We took this feedback and client need to heart and developed an IP-based path computation capability into CloudVision Pathfinder that enables self-healing, dynamic pathing, and traffic engineering not only for critical sites back to aggregation systems but also between the core, aggregation, cloud, and transit hub environments.
Interesting Use Cases
We are seeing a myriad of use cases within our clients - from AutoVPN requirements scaling out site-to-site IPsec cryptographically assured tunnels to Internet Peering routers with very large tables and numbers of peer connections to EVPN Route Servers/Reflectors deployed on systems with extremely scalable control planes supporting over ten million routes.
One use-case we are very excited about, that is generally available and in production deployments today at several forward-looking clients is our Transit Hub implementation which was developed with Equinix. In this deployment we are replacing traditional aggregation routers with scalable routing systems deployed within Equinix’s global carrier-neutral and cloud-adjacent Equinix International Business Exchange™ (IBX®) data centers.
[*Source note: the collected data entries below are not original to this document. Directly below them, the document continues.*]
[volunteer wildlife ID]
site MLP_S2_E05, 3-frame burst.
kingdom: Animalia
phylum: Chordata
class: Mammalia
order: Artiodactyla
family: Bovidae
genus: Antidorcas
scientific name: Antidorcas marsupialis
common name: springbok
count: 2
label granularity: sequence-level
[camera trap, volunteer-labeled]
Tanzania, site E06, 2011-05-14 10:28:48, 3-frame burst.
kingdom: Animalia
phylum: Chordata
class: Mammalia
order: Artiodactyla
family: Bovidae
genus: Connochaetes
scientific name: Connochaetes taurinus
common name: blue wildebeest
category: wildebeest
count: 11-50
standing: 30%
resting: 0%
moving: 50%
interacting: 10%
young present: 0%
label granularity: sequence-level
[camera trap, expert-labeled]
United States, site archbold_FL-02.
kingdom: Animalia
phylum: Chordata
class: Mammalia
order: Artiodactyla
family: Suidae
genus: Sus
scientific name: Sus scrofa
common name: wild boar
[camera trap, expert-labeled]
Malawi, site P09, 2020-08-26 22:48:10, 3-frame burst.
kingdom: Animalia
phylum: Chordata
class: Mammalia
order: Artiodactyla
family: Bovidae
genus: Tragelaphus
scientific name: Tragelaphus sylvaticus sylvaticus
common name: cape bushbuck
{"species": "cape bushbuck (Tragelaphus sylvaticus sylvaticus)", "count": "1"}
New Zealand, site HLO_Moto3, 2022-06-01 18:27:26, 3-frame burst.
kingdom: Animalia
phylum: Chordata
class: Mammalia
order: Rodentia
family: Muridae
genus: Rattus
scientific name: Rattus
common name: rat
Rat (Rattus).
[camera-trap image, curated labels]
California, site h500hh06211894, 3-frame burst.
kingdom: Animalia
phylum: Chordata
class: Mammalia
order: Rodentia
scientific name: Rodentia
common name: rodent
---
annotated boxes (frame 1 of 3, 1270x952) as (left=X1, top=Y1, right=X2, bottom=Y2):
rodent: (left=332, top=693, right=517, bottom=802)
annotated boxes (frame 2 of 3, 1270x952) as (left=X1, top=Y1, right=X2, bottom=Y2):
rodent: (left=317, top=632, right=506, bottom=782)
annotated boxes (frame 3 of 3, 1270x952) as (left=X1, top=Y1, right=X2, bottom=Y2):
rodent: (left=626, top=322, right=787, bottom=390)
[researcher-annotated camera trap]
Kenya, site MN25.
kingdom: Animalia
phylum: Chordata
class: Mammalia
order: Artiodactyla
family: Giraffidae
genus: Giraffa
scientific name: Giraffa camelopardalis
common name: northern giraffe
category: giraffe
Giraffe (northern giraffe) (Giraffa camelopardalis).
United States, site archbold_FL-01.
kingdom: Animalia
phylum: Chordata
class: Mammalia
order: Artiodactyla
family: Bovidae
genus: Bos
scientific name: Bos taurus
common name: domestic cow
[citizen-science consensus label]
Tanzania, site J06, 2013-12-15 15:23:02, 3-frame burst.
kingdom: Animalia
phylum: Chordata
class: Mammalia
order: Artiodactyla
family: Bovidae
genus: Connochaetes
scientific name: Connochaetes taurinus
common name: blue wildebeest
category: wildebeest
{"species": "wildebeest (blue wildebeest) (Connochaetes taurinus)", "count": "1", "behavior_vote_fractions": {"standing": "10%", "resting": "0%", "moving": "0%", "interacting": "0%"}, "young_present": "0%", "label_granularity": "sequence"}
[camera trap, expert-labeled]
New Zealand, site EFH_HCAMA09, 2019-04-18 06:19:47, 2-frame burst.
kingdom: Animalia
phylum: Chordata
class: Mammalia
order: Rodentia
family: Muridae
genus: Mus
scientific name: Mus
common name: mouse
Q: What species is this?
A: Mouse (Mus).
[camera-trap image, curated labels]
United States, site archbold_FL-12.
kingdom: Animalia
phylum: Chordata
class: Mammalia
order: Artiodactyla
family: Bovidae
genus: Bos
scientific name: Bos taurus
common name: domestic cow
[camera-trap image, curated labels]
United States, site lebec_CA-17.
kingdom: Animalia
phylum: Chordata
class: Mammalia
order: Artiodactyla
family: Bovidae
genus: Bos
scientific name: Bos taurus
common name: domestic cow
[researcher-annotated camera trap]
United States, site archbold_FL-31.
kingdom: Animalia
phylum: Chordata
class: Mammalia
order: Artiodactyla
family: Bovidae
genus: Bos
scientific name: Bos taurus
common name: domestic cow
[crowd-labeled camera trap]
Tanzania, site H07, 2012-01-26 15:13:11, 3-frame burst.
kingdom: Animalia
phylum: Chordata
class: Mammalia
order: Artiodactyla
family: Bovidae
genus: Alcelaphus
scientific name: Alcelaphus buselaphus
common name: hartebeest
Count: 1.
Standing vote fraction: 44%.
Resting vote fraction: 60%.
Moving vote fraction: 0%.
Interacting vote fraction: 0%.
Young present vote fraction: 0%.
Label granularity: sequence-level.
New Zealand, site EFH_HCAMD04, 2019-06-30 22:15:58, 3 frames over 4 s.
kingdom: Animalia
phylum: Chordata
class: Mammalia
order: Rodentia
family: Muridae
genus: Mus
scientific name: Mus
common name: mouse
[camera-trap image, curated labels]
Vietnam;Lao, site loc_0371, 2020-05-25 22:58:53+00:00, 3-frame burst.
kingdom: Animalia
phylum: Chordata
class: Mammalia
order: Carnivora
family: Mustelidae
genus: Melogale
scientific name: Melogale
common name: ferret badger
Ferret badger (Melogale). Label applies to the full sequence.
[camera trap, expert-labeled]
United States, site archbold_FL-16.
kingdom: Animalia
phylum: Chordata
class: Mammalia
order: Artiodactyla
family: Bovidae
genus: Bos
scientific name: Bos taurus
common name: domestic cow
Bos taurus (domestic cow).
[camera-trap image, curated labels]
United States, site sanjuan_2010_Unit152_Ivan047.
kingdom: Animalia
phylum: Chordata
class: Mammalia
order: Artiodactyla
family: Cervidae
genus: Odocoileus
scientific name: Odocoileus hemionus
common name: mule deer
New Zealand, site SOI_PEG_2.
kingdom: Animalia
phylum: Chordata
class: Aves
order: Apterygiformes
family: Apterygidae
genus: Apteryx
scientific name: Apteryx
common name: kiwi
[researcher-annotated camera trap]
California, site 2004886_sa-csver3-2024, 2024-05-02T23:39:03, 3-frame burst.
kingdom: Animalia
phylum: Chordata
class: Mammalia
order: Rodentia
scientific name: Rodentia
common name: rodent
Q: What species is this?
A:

By geographically distributing Transit Hubs and coupled with the CV Pathfinder Path Computation Engine clients are able to take advantage of using all of the Internet peering links available through Equinix Fabric™ but also their high-scale cloud onramps to be able to utilize the public cloud providers backbones as viable transit offerings on demand.
Innovation is a constant at Arista, we’re continuing to develop products, technologies, and architectures that transform the networking experience for engineers and operators. We’ve been listening to our customers for almost fifteen years asking for an alternative that can provide an end-to-end solution with a consistent network O/S, reliable software, modern network engineering architectures, and a modern operating model. Our innovation journey will never be complete, but we are delighted to share these new capabilities with you.